Egyptian President Abdel Fattah al-Sissi has told journalists that the Egyptian peace proposal to end the conflict in Gaza was "still on the table" and that Egypt would like see a rapid conclusion to the violence.
Egypt extended its diplomatic efforts Saturday, despite the ongoing violence in Gaza. An Israeli delegation, which had been expected in Cairo, cancelled its visit, amid the fighting. The arrival of a joint Palestinian delegation, announced last week, has also yet to materialize.
At a joint news conference in Cairo, visiting Italian Prime Minister Matteo Renzi and Egyptian President Abdel Fattah al-Sissi voiced support for a quick conclusion to the hostilities between Israel and the Hamas militant group.
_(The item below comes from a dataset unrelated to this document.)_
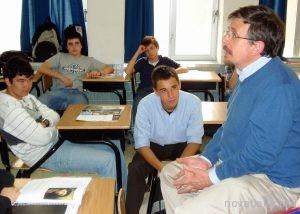 2006-en-clase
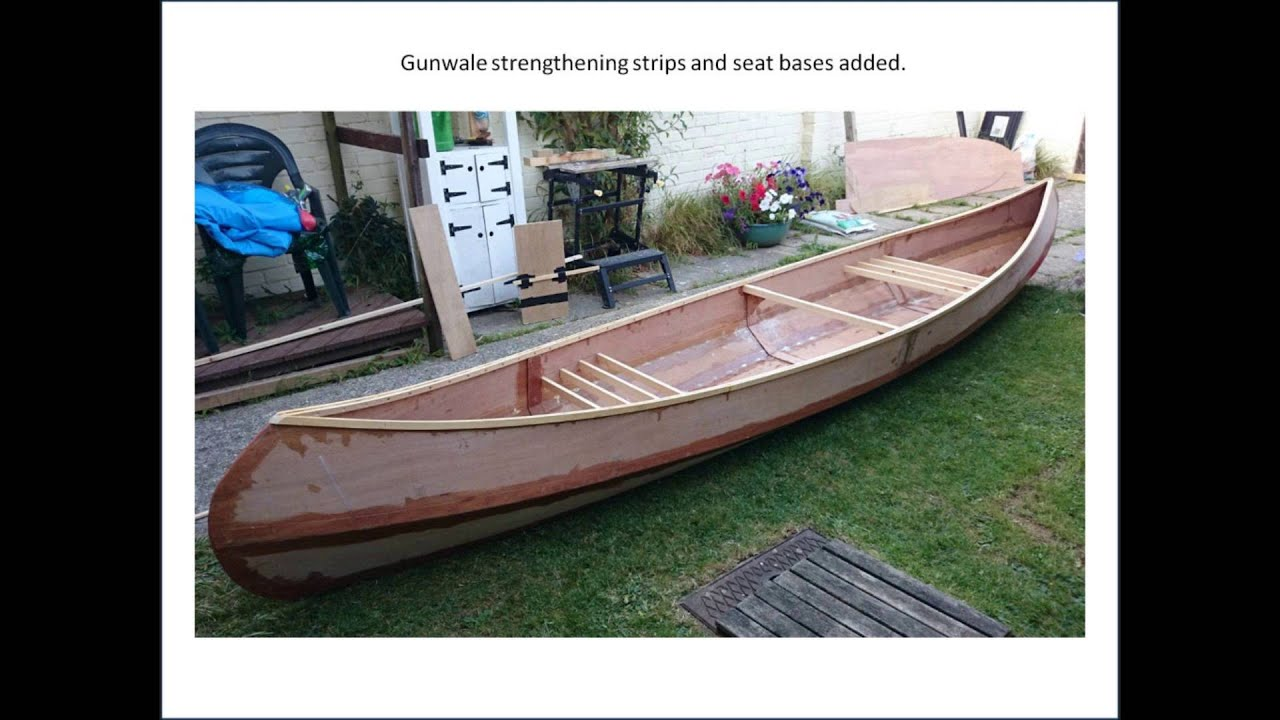Plywood Boat Build - Selway Fisher Wren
Sissi insisted that there is “no alternative” to the Egyptian peace proposal and that its acceptance at the start of the conflict would have “avoided much bloodshed and loss of life”:
The Egyptian leader said that Egypt's peace plan is "still on the table and capable of solving the conflict" and that efforts have been exerted from the outset with all the parties. He stressed that the proposal was made before Israel began its ground operation and before the loss of many lives.
President Sissi also discussed the deteriorating security situation in neighboring Libya and called on the international community to act to help restore order.
Libya violence increases
He said that as violence intensifies, the international community and Europe, especially, have "moral, humanitarian and security responsibilities" to act. He added that there should be an international strategy to confront the spread of terrorism in the region.
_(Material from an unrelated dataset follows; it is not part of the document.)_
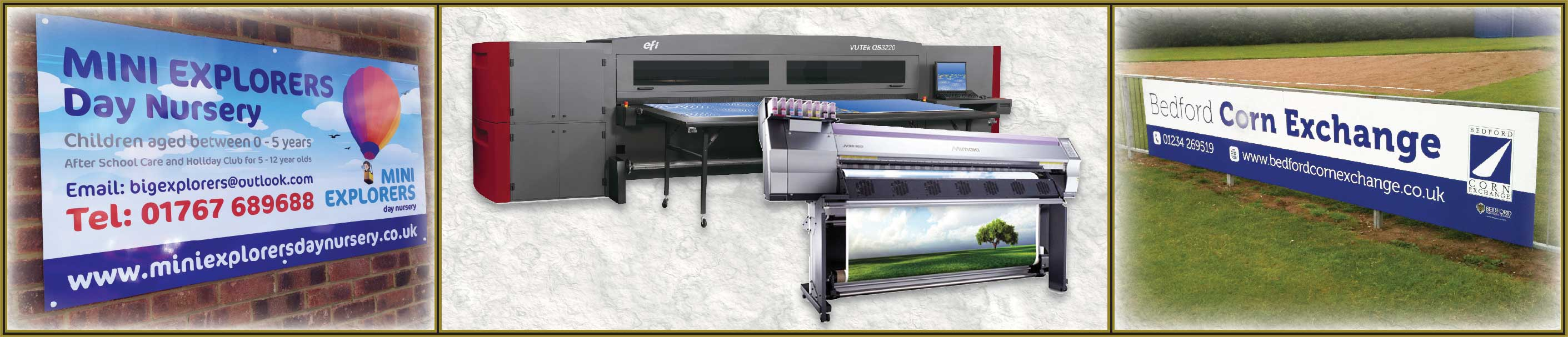 wide-format-digital-printing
Sissi went on to argue that Egypt's security situation has improved markedly since last year, but that the country remained “at war” as terrorist attacks continue, albeit at a lower level. Mr. Sissi noted that Egypt is facing a growing threat from its border with Libya, due to the “absence of security forces on the Libyan side.”
Well-known military analyst and retired General Sameh Seif el-Yazal tells VOA that "1000 militias and military groups are active in Libya" making it extremely difficult to stabilize and that many of them are funded and have ties to "outside countries and their intelligence services." Egypt's 1049 kilometer border with Libya, he points out, is "controlled by three main groups, two of which are close to the Muslim Brotherhood and one of which has ties to al Qaida."
Seif el-Yazal adds that the Ansar al-Sharia group, which is trying to control Benghazi, is "extremely fanatic... and believes in aggression and killing people." He worries that the group may "in the coming weeks or months form the core of a Libyan version of ISIL," the extremist Islamic group active in Iraq and Syria. Al-Arabiya TV reported that Ansar al-Sharia proclaimed an Islamic Emirate in Benghazi several days ago.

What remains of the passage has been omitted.